The studies showed that these analogs, called carbovirs, which lack a labile glycosidic bond, are stable to hydrolytic cleavage while retaining the therapeutically useful interaction with enzymes involved in DNA and RNA synthesis. As a result, several of the carbocyclic nucleosides inhibited the infectivity and replication of HIV in T-cells and led to the development of the commercially available anti-HIV drug, Ziagen®.
Other approaches to the design of anti-AIDS drugs at the Center for Drug Design include:
- Create a new protease inhibitor to block the ability of the virus to produce essential proteins
- Construct integrase enzyme inhibitors designed to prevent the virus from integrating its own DNA into the DNA of human cells
- Other areas of focus for our anti-viral programs are Herpes, Hepatitis B, and Hepatitis C
Several anti-cancer projects are ongoing based on our extensive history of nucleoside analog production. In fact, the development of our anti-viral program and the successful design of the AIDS drug, was a spin off of our anti-cancer drug program. Since most of the successful anti-tumor drugs are nucleoside analogs, we continue to work in this area for the discovery of new cancer drugs.
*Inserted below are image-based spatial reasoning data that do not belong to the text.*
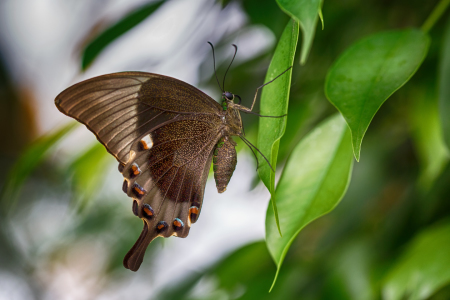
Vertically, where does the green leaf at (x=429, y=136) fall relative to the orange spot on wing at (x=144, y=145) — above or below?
below

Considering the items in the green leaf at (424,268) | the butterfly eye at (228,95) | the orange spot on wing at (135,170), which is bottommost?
the green leaf at (424,268)

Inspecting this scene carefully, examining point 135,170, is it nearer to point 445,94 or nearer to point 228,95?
→ point 228,95

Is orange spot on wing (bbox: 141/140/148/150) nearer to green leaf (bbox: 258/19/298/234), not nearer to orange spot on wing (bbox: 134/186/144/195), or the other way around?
orange spot on wing (bbox: 134/186/144/195)

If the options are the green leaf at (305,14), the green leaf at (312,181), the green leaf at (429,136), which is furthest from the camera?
the green leaf at (429,136)

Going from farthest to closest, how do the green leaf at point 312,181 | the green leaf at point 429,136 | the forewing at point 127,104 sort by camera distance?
the green leaf at point 429,136 → the forewing at point 127,104 → the green leaf at point 312,181

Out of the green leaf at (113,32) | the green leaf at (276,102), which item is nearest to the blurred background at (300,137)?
the green leaf at (113,32)

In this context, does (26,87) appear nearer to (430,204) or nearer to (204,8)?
(204,8)

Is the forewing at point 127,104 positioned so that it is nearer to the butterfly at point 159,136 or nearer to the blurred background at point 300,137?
the butterfly at point 159,136
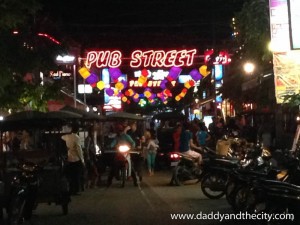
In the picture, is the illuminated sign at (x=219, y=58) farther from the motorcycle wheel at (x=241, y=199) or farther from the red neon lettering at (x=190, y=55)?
the motorcycle wheel at (x=241, y=199)

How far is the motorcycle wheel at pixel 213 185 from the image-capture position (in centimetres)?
1335

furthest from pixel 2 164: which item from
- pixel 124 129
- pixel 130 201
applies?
pixel 124 129

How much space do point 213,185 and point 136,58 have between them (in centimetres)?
1414

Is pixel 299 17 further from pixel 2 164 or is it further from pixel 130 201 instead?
pixel 2 164

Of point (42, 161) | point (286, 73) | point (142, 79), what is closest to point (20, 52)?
point (42, 161)

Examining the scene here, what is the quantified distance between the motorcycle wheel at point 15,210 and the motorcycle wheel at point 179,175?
772cm

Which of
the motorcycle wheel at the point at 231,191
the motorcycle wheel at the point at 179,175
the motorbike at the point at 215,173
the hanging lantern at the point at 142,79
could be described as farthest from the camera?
the hanging lantern at the point at 142,79

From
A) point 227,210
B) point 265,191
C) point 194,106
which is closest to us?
point 265,191

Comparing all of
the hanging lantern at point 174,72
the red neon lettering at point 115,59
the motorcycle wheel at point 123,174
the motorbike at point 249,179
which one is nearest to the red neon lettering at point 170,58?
the hanging lantern at point 174,72

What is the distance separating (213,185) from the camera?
44.0ft

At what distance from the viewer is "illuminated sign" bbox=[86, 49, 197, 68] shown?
86.5ft

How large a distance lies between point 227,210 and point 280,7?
472cm

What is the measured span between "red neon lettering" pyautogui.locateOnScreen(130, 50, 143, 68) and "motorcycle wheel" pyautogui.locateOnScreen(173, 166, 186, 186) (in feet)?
35.3

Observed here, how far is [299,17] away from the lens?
1223 centimetres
We have recently initiated a program to study Vitamin C in cancer chemoprevention and treatment. The Vitamin C molecule has important and interesting anti-oxidant properties (free radical elimination) but is vulnerable to metabolism and elimination from the body. We have found some interesting unrelated properties of Vitamin C that have potential for anti-cancer and cancer chemopreventive applications. We are studying these properties and will use our results to redesign the molecule into a more stable and effective potential drug.